Como Ferreira (2015, p. 63) ainda salienta, “a invenção pode ser invisível para o auditório, mas é sensível para o analista, pois, se traduz na disposição, na elocução e na ação”. Perscruta que, para o auditório, essa preparação é discreta e não aparente, mas, para o analista da retórica, ela é refletida nas outras etapas, inclusive na elocução, elocutio. “[...] a
elocutio, culmina o processo ao revelar a superfície textual que, como significação global do
ato retórico, chega ao auditório”. (FERREIRA, 2015, p. 116) No trecho evidenciado, Ferreira deixa bem claro que a elocução se trata da maneira com que o discurso é apresentado ao auditório, sua superfície, como ele é visto, ouvido, percebido, sentido. Relaciona‐se, pois, com a estilística do texto.
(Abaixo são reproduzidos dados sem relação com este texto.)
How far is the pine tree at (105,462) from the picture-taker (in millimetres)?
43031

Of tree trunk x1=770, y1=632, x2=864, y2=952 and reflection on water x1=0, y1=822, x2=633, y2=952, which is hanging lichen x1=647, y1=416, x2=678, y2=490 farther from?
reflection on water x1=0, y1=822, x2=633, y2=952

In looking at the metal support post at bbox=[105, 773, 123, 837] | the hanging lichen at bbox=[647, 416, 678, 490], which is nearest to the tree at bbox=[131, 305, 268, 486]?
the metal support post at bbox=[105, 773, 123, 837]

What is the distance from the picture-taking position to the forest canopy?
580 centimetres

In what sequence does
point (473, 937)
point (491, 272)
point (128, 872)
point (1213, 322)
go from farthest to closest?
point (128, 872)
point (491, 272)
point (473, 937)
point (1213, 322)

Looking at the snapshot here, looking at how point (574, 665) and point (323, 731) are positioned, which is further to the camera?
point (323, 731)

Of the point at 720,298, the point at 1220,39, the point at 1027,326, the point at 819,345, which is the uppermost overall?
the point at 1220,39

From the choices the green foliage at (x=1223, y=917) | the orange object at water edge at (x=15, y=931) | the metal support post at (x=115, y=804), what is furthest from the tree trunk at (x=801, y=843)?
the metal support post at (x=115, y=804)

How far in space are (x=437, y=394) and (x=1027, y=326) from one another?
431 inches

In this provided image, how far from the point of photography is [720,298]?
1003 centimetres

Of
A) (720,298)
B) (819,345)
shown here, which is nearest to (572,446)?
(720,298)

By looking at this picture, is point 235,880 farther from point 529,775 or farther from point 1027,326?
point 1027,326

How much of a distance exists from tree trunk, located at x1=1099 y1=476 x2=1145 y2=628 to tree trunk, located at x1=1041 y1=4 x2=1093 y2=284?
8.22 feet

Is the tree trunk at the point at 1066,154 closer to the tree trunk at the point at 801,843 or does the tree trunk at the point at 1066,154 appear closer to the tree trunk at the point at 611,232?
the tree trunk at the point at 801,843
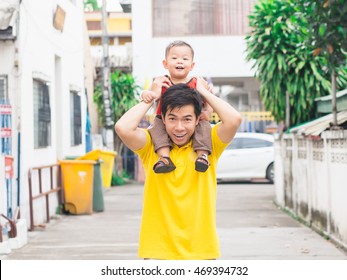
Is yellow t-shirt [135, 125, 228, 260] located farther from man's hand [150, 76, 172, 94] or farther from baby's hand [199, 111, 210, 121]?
man's hand [150, 76, 172, 94]

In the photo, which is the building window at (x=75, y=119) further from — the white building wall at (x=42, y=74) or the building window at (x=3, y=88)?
the building window at (x=3, y=88)

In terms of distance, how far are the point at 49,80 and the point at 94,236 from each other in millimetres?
3429

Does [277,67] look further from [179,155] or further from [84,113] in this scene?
[179,155]

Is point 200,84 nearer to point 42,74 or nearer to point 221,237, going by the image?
point 221,237

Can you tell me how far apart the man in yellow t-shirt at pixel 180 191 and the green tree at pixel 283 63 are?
11628mm

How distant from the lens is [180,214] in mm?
4133

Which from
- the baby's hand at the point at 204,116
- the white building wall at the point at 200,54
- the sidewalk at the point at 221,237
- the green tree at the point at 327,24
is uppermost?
the white building wall at the point at 200,54

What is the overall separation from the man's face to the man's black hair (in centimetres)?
2

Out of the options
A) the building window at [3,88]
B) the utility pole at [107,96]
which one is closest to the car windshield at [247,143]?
the utility pole at [107,96]

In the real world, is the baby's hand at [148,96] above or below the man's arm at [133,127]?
above

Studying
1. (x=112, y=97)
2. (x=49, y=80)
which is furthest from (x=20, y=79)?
(x=112, y=97)

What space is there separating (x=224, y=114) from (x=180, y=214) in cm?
57

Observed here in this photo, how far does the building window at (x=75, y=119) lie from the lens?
55.3 feet

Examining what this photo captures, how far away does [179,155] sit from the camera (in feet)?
14.0
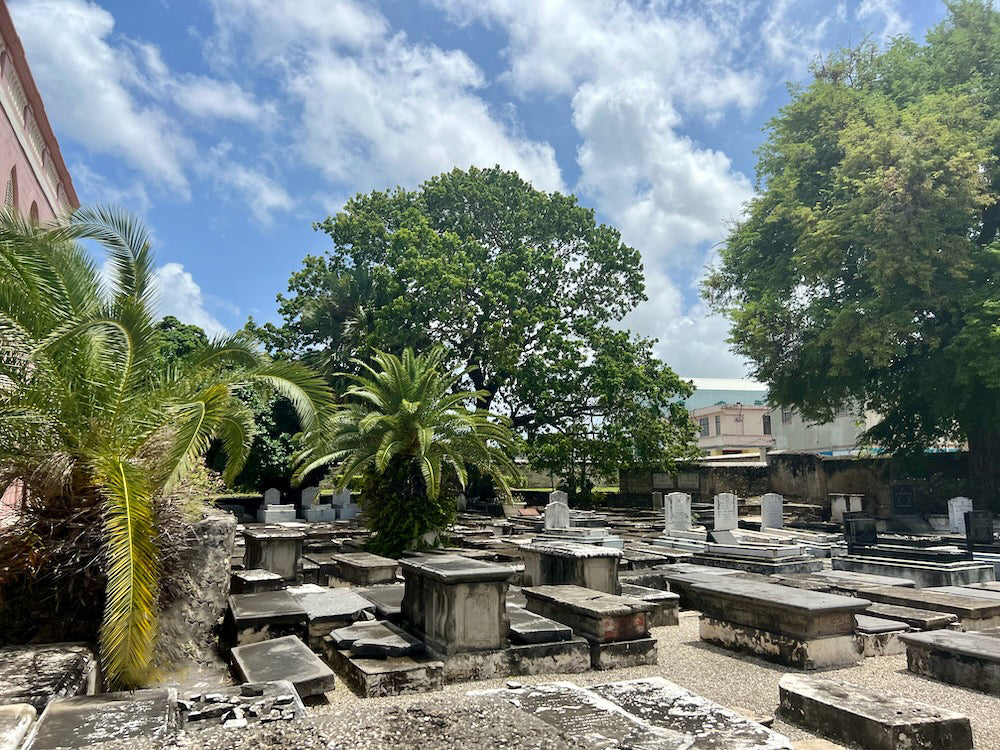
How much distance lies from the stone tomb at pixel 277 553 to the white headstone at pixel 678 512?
33.0ft

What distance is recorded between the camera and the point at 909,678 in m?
5.51

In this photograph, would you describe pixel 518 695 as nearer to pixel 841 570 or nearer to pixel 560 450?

A maneira mais explícita de fazermos ecoar o poder das palavras está no modo como a empregamos no discurso, na maneira como trabalhamos a elocutio (elocução). Em sentido técnico, a elocução é a redação do discurso retórico. Mais do que uma questão estilística, envolve o tratamento da língua em sentido amplo, abrange o plano da expressão e a relação forma conteúdo: a correção, a clareza, a adequação, a concisão, a elegância, a vivacidade, o bom uso das figuras com valor de argumento. (FERREIRA, 2015, p. 116) Ou seja, como esclarecido por Ferreira, na elocução mora a área de contato do discurso com o auditório, sendo nela que ficam os conectores que podem facilitar a adesão do auditório, o encurtamento das distâncias, a aproximação dos espíritos.